Omar Raja: Well, it first started in July [2014], when LeBron left the Heat to go back to Cleveland. And I was kind of a bummed-out sports fan, and I was looking for memorable moments between that Big Three Heat team, because it was like a family, that team. They had the most amazing, I would call them “GIFable” moments, that people used to share. And what sucked is when that team left, I was kind of looking for some of those moments and I felt like no one had them. I searched on YouTube, I search on Twitter, I search on Vine at the time, and I said to myself, “There’s nobody posting this, and this is content that’s being shared across the internet. I need to find a way to kind of get involved.” So after a couple of weeks, I went on Instagram,  I made an account called The Highlight Factory, and then my friends gave me a hard time with the name, so I changed it to House of Highlights, and it kind of started from there.

Molly Wood: So, this was 2014, we should clarify for those who were not marking their calendars when the LeBron left the Heat. About a year later, you got an email from Bleacher Report and got acquired, if you will?

Raja: Yeah.

Wood: Were you monetizing the account before that? Or was it mostly a hobby?

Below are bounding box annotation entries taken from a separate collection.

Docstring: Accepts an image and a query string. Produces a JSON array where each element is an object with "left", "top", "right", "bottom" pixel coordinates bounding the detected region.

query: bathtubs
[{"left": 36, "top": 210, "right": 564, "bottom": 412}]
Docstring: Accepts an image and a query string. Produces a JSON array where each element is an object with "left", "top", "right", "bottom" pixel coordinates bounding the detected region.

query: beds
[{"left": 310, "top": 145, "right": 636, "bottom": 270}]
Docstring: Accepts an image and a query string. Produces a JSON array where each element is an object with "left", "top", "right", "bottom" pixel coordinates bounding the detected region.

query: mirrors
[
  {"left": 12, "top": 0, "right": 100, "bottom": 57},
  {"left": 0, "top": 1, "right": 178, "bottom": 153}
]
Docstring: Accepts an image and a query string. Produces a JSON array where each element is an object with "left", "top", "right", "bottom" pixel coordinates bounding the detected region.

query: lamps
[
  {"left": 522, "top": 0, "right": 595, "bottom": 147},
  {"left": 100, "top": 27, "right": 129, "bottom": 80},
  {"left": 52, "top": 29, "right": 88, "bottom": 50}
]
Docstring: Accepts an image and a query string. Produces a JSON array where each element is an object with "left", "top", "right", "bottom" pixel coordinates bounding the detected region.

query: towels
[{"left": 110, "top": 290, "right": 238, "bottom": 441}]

Raja: Not really. It was mostly a hobby. I was kind of a college kid, I had a passion for it, and you know we’ve honestly just started monetizing. We have an “invite only” thing with brands that started in November of last year.

A screenshot of Raja’s House of Higlight’s Instagram page. 

Wood: I mean, is the NBA kind of the bread and butter, would you say, of the account overall?

Raja: Absolutely. I think, you know, the NBA has personalities. I think the two biggest sports on Instagram are basketball and actually soccer. It’s not even the NFL. Just because when we talk about Instagram it’s very personality driven, and personalities are big. So you think about the two sports that have the biggest personalities, it’s one in the NBA, where you have LeBron James has 35 million Instagram followers, and then you have guys like Cristiano Ronaldo, who have 120 million Instagram followers.

Wood: To that point about basketball players and soccer players, they don’t wear helmets or hats. So you can see their faces, which makes them more social media friendly.

Raja: Absolutely, they call it helmet syndrome.

Wood: Really? So, helmet syndrome is like a barrier for social media in particular?

Raja: I’m not sure. I think just NFL players in general, that’s what they struggle with, where guys are wearing helmets, so you can’t see them as much. You only really see the quarterbacks. A lot of my friends are from Orlando and the Pro Bowl was in Orlando this year, and a lot of my friends were walking past some of the biggest NFL stars and they had no idea they were walking past some of the biggest NFL stars because they couldn’t recognize them.

Wood: Do people watch the game do you think with House of Highlights up next to them? I certainly do.

Raja: Absolutely. We’ve noticed a spike after every commercial break. So during the Western Conference finals, I would have the clip ready and the second the commercial started I would post the clip, and that’s when you get the biggest bump, because everyone’s grabbing their phone and checking Instagram.

Wood: I feel like a lot of what is happening between the internet and television in particular is a shift in the power dynamic, where it’s like the consumer finally is in control. And when I look at House of Highlights I think, “This is so easy.” This would have been so easy for the NFL to do or the NBA to do. Why did it take you?

Raja: I don’t really have a perfect answer for you. And I think also you kind of see everyone try to mimic the House of Highlights model, and they struggle with it because it comes off as unauthentic and just trying too hard. Because it’s a younger voice, so you often see media companies kind of struggle copying the House of Highlights model.